Bright spots in a rough day

I suppose it's just the end of the semester looming, but today was really rough for a couple of reasons:
1. I'm sad that my family gets to be together in NC while I'm here (even though they'll be here in one day and a wakeup)

2. I'm a little overwhelmed by everything that needs to get done before December

3. My foot hurts

4. The library is insisting that I lost a book that I know I returned

5. My laptop bottom is cracked, so I have to leave work tomorrow to go to the Apple store to see what they can do about it

However, today hasn't been all bad. For everything that's upset me today, there's been something positive to balance it out.

First, when I parked at school today, one of the compact car spots was open, which is never the case. And since I drive a little car, I got to park there, which made me pretty cheerful. The parking garage leads me to #2. I was walking to the library, minding my own business when a running guy brushed by me-he didn't actually touch me, but he was close enough that it scared me to death. I let out a gasp because I was wrapped up in my own world and that startled me out of it. He called "sorry" over his shoulder, but then when I got further up the street, I saw that he had stopped to apologize properly. He said that he hadn't really been paying attention because of his iPod, and asked several times if I was OK. Of course I was, but his kindness in actually taking the time to make sure made me grateful for human kindness in general.

Third, I have a new pair of shoes! A woman in my Old English class got them, wore them once and found that they hurt her feet, so she passed them on to me. They're oxblood (which is about the worst color name I can think of) leather heels-not practical for cobblestones, but oh so pretty for other things :)

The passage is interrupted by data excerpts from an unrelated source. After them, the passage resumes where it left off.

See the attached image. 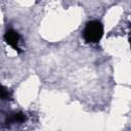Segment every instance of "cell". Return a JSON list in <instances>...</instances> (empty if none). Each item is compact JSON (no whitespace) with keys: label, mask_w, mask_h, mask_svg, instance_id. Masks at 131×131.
Listing matches in <instances>:
<instances>
[{"label":"cell","mask_w":131,"mask_h":131,"mask_svg":"<svg viewBox=\"0 0 131 131\" xmlns=\"http://www.w3.org/2000/svg\"><path fill=\"white\" fill-rule=\"evenodd\" d=\"M103 35V26L98 20H90L86 24L83 37L88 43H97Z\"/></svg>","instance_id":"6da1fadb"},{"label":"cell","mask_w":131,"mask_h":131,"mask_svg":"<svg viewBox=\"0 0 131 131\" xmlns=\"http://www.w3.org/2000/svg\"><path fill=\"white\" fill-rule=\"evenodd\" d=\"M19 39H20L19 34H18L16 31L12 30V29L7 30V31L5 32V34H4V40H5V42H6L9 46H11L16 52L21 53V50H20V48L18 47Z\"/></svg>","instance_id":"7a4b0ae2"},{"label":"cell","mask_w":131,"mask_h":131,"mask_svg":"<svg viewBox=\"0 0 131 131\" xmlns=\"http://www.w3.org/2000/svg\"><path fill=\"white\" fill-rule=\"evenodd\" d=\"M27 120V117L24 113L21 112H18V113H12L10 115H8L6 117V120H5V123L7 125H10L12 123H23Z\"/></svg>","instance_id":"3957f363"},{"label":"cell","mask_w":131,"mask_h":131,"mask_svg":"<svg viewBox=\"0 0 131 131\" xmlns=\"http://www.w3.org/2000/svg\"><path fill=\"white\" fill-rule=\"evenodd\" d=\"M11 97H12V93H11V91H9L6 87L2 86V87H1V99H2V100L11 99Z\"/></svg>","instance_id":"277c9868"},{"label":"cell","mask_w":131,"mask_h":131,"mask_svg":"<svg viewBox=\"0 0 131 131\" xmlns=\"http://www.w3.org/2000/svg\"><path fill=\"white\" fill-rule=\"evenodd\" d=\"M129 43H130V45H131V34H130V36H129Z\"/></svg>","instance_id":"5b68a950"},{"label":"cell","mask_w":131,"mask_h":131,"mask_svg":"<svg viewBox=\"0 0 131 131\" xmlns=\"http://www.w3.org/2000/svg\"><path fill=\"white\" fill-rule=\"evenodd\" d=\"M130 27H131V26H130Z\"/></svg>","instance_id":"8992f818"}]
</instances>
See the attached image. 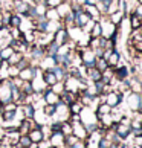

Fourth, I had a bit of a breakdown this evening and rather than sit around feeling sorry for myself and eating a bunch of crap, I decided to clean my apartment really well. 2 hours later and I have a clean apartment (#5!), but I feel much better about myself. Lately I've renewed my commitment to taking care of myself, because I'm seeing how much of a physical toll being in grad school takes on a body; if I'm going to be in this kind of environment professionally, I need to make sure that I'm in tip-top shape. So the fact that I kept my commitment to that makes me pretty proud of myself. Also, I am now exhausted, so I'm off to bed. Maybe one of these days I'll become a regular blogger. Maybe.